Recensies en Artikelen

"Aesthetics concerns in urban design often belong to one of two camps. In the first camp, urban aesthetics is reduced to an endorsement of traditional architectural styles and human-scale urban types. [...] In the second camp, urban aesthetics is regarded as a superficial concern, based on opposition between aesthetics and function, between surface and structure. [...] Aesthetics of Gentrification, edited by Christoph Lindner and Gerald F. Sandoval, is a vital source of urban designers who do not belong in either of the two camps and recognize that both approaches end up solidifying existing socio-economic arrangements and racialized imbalances of power. [...] Aesthetics of Gentrification contributes to a different, to a radical understanding of urban aesthetics. In thirteen substantive chapters, a range of superb scholars examine relationships between aesthetics and gentrification from global and transnational perspectives."
- Günter Gassner, Journal of Urban Design (2022)

"The book brilliantly demonstrates that a focus on aesthetics should be at the core of our understanding of gentrification and displacement forces."
- Anastasia Loukaitou-Sideris, Distinguished Professor of Urban Planning, UCLA

"In this powerful collection of essays, editors Christoph Lindner and Gerard Sandoval identify the seduction of gentrification's aesthetics, its power to exclude, and the activism that can change its course."
- Karen Chapple, Professor of City and Regional Planning, University of California, Berkeley

"From the visual politics of street art in Paris, through the location and design of office parks in California, to the gendered spaces created by CCTV cameras in India, this fascinating collection of essays travels through some of the newest spaces and practices of gentrification."
- Alison Young, Francine V. McNiff Professor of Criminology, University of Melbourne

"The Aesthetics of Gentrification offers genuinely fresh thinking on a pervasive urban phenomenon, bringing together a diverse and distinctive collection of scholarly voices that push us to think differently about the representation, politics, strategies, and silences of contemporary urban change."
- David Madden, Co-Director of the Cities Programme, London School of Economics and Political Science

Christoph Lindner, Gerard Sandoval (red.)

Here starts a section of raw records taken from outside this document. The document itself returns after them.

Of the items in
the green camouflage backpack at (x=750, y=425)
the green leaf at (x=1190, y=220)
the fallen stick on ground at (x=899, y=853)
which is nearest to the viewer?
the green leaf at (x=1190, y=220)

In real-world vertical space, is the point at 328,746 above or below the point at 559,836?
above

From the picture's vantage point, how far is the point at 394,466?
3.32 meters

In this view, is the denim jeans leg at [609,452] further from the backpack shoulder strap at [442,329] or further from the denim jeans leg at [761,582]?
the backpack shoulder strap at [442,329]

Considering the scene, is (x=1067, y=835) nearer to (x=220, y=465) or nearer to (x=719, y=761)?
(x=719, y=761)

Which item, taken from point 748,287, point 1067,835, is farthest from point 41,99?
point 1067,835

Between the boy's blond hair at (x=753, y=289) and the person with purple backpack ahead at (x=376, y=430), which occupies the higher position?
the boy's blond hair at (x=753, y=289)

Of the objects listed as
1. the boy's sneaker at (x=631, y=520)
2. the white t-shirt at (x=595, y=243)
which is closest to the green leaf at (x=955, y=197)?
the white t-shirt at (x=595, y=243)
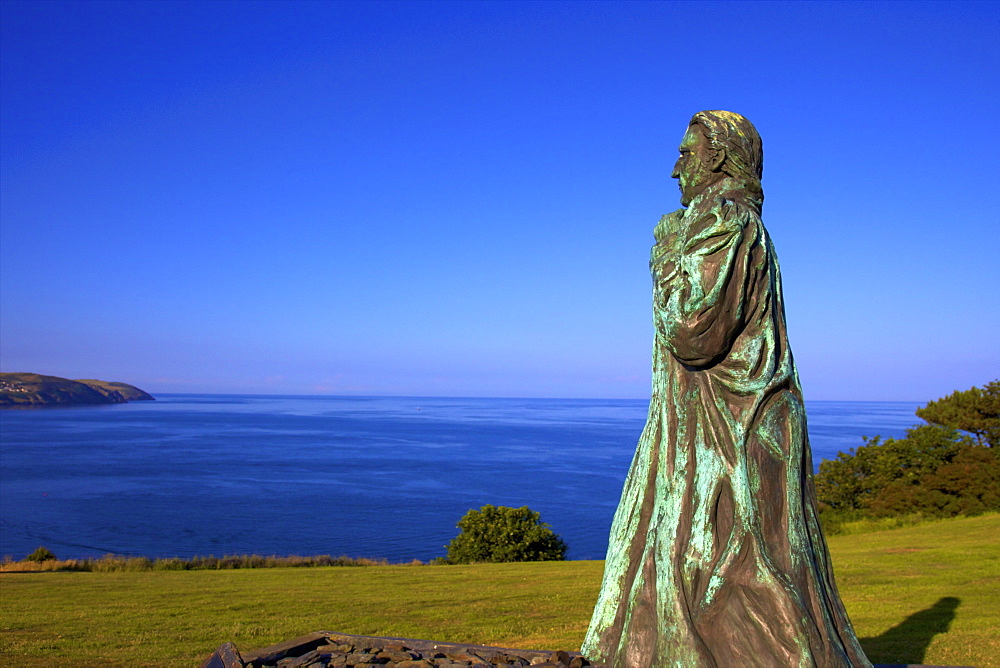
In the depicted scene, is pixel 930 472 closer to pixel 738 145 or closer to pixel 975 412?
pixel 975 412

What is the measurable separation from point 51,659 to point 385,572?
12027mm

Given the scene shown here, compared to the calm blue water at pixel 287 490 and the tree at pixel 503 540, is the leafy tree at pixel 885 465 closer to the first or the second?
the tree at pixel 503 540

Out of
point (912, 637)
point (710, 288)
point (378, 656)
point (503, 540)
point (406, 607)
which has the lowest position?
point (503, 540)

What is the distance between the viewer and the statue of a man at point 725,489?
3584 mm

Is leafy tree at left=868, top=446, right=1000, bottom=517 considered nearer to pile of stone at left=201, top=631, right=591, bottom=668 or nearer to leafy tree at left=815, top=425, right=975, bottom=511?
leafy tree at left=815, top=425, right=975, bottom=511

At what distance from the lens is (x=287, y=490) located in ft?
234

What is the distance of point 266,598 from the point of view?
1455cm

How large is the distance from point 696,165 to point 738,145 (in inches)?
9.3

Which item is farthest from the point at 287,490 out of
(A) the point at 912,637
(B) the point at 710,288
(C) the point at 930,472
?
(B) the point at 710,288

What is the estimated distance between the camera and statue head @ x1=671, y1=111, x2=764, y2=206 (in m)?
3.99

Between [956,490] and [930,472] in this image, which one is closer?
[956,490]

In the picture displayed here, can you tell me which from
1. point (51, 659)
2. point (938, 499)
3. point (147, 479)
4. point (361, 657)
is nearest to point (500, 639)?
point (361, 657)

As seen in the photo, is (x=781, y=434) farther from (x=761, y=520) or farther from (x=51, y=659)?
(x=51, y=659)

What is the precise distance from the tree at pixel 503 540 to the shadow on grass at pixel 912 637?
14.0 meters
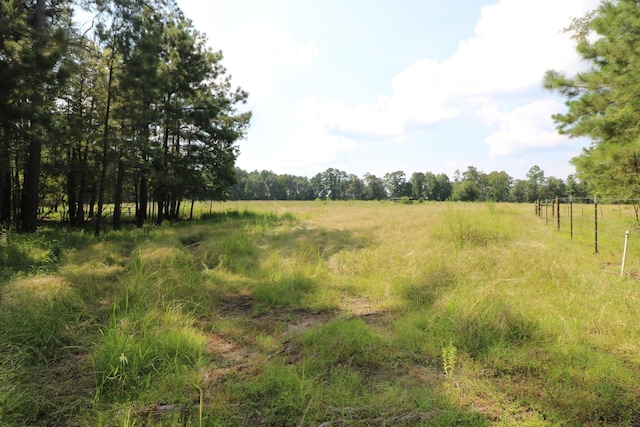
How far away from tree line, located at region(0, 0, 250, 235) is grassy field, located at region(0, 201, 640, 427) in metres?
4.72

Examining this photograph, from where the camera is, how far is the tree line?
836 centimetres

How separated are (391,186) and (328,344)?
106133mm

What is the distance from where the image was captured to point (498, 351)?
338cm

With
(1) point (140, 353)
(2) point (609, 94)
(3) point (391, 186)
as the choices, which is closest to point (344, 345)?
(1) point (140, 353)

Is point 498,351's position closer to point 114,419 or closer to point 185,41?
point 114,419

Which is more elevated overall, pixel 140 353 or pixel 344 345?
pixel 140 353

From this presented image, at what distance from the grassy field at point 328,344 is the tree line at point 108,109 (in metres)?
4.72

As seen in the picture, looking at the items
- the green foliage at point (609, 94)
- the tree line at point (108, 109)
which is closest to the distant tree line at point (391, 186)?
the tree line at point (108, 109)

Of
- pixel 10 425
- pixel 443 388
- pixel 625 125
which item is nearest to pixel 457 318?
pixel 443 388

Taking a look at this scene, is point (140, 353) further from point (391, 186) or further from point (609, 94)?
point (391, 186)

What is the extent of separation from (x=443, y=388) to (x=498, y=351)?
966 mm

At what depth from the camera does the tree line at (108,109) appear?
8.36 metres

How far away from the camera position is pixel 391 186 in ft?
349

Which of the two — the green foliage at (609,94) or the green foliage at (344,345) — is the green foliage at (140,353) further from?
the green foliage at (609,94)
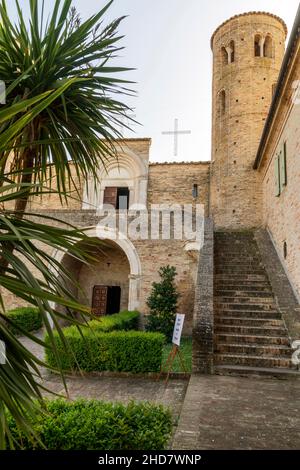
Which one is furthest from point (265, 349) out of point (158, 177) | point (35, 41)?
point (158, 177)

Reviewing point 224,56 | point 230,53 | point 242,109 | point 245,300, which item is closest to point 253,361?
point 245,300

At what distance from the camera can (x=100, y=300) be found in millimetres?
16844

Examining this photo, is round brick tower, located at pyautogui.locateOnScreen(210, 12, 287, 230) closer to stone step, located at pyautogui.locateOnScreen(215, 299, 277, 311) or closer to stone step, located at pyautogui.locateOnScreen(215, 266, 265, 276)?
stone step, located at pyautogui.locateOnScreen(215, 266, 265, 276)

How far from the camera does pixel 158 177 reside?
2005cm

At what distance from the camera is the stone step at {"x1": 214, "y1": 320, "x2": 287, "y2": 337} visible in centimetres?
786

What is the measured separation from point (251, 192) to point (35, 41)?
14.8 m

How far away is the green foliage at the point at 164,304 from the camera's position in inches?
476

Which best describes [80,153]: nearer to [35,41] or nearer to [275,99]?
[35,41]

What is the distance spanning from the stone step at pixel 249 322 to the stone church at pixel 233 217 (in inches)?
0.9

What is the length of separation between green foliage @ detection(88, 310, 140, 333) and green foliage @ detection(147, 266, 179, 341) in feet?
2.06

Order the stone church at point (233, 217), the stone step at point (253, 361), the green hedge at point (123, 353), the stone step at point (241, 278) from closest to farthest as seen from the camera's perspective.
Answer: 1. the stone step at point (253, 361)
2. the stone church at point (233, 217)
3. the green hedge at point (123, 353)
4. the stone step at point (241, 278)

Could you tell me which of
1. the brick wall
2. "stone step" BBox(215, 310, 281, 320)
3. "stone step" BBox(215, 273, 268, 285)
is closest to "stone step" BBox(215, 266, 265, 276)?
"stone step" BBox(215, 273, 268, 285)

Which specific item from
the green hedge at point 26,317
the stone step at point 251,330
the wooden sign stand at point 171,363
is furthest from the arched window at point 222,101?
the wooden sign stand at point 171,363

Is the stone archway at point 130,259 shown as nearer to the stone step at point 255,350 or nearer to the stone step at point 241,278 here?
the stone step at point 241,278
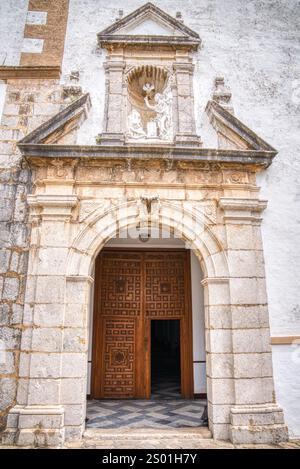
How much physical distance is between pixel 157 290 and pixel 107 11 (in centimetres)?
445

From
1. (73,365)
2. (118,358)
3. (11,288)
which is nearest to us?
(73,365)

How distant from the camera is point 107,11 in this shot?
5.14 m

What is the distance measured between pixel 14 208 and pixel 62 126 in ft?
3.86

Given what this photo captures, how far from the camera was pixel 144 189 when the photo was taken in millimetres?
4133

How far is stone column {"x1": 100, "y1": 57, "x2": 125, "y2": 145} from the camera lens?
4.37 meters

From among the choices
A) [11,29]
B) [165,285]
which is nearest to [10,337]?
[165,285]

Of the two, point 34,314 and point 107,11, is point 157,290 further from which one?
point 107,11

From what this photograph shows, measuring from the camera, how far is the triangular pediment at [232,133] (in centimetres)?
427

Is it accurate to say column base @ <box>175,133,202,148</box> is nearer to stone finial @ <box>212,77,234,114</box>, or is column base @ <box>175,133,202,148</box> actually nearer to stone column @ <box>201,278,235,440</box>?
stone finial @ <box>212,77,234,114</box>

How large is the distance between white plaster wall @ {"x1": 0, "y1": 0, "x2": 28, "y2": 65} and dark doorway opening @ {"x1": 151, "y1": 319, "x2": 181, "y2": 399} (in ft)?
18.5

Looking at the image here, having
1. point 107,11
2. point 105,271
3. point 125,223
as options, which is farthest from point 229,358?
point 107,11

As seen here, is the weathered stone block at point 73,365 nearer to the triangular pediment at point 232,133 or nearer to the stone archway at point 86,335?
the stone archway at point 86,335

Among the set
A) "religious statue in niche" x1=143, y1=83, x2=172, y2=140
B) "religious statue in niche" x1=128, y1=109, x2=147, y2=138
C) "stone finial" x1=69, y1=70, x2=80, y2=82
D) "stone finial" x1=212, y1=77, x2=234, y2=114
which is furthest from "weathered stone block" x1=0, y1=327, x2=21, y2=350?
"stone finial" x1=212, y1=77, x2=234, y2=114

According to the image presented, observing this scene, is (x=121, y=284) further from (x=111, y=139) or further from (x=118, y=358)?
(x=111, y=139)
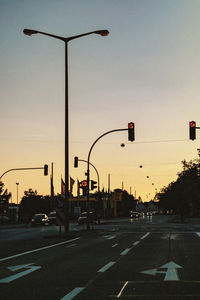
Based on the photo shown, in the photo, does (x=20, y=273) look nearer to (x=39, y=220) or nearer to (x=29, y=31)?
(x=29, y=31)

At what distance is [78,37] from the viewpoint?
2683 centimetres

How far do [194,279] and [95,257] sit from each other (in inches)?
211

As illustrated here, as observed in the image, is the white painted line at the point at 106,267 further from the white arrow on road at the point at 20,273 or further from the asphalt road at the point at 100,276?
the white arrow on road at the point at 20,273

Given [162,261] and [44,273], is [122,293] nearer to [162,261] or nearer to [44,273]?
A: [44,273]

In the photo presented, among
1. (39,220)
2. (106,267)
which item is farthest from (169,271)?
(39,220)

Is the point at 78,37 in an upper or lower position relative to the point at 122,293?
upper

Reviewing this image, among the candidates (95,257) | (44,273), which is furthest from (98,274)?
(95,257)

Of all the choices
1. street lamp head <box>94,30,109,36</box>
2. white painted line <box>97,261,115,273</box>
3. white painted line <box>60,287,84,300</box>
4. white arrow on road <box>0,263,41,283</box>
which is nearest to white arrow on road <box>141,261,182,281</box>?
white painted line <box>97,261,115,273</box>

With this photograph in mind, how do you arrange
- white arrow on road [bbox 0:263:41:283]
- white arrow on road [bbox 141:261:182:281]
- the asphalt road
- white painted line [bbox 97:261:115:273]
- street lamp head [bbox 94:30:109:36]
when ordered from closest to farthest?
1. the asphalt road
2. white arrow on road [bbox 0:263:41:283]
3. white arrow on road [bbox 141:261:182:281]
4. white painted line [bbox 97:261:115:273]
5. street lamp head [bbox 94:30:109:36]

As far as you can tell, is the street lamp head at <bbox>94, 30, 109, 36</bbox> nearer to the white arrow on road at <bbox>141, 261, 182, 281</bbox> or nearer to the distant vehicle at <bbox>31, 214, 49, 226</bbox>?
the white arrow on road at <bbox>141, 261, 182, 281</bbox>

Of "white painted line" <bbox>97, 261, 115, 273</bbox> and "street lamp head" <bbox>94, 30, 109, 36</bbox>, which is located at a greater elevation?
"street lamp head" <bbox>94, 30, 109, 36</bbox>

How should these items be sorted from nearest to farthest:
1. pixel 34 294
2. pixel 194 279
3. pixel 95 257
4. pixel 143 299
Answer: pixel 143 299
pixel 34 294
pixel 194 279
pixel 95 257

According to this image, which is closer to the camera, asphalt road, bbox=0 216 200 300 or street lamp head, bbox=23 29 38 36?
asphalt road, bbox=0 216 200 300

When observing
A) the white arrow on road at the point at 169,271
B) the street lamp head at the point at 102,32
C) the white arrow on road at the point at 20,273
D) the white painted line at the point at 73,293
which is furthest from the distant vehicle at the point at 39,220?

Aesthetics of Gentrification

Seductive Spaces and Exclusive Communities in the Neoliberal City

De onderstaande tekst is niet beschikbaar in het Nederlands en wordt in het Engels weergegeven.
Gentrification is reshaping cities worldwide, resulting in seductive spaces and exclusive communities that aspire to innovation, creativity, sustainability, and technological sophistication. Gentrification is also contributing to growing social-spatial division and urban inequality and precarity. In a time of escalating housing crisis, unaffordable cities, and racial tension, scholars speak of eco-gentrification, techno-gentrification, super-gentrification, and planetary gentrification to describe the different forms and scales of involuntary displacement occurring in vulnerable communities in response to current patterns of development and the hype-driven discourses of the creative city, smart city, millennial city, and sustainable city.

In this context, how do contemporary creative practices in art, architecture, and related fields help to produce or resist gentrification? What does gentrification look and feel like in specific sites and communities around the globe, and how is that appearance or feeling implicated in promoting stylized renewal to a privileged public? In what ways do the aesthetics of gentrification express contested conditions of migration and mobility? Addressing these questions, this book examines the relationship between aesthetics and gentrification in contemporary cities from multiple, comparative, global, and transnational perspectives.
Redacteuren

Christoph Lindner

Christoph Lindner is Professor of Urban Studies and Dean of The Bartlett Faculty of the Built Environment at University College London.

Gerard Sandoval

Gerard F. Sandoval is an Associate Professor in the School of Planning, Public Policy and Management at the University of Oregon.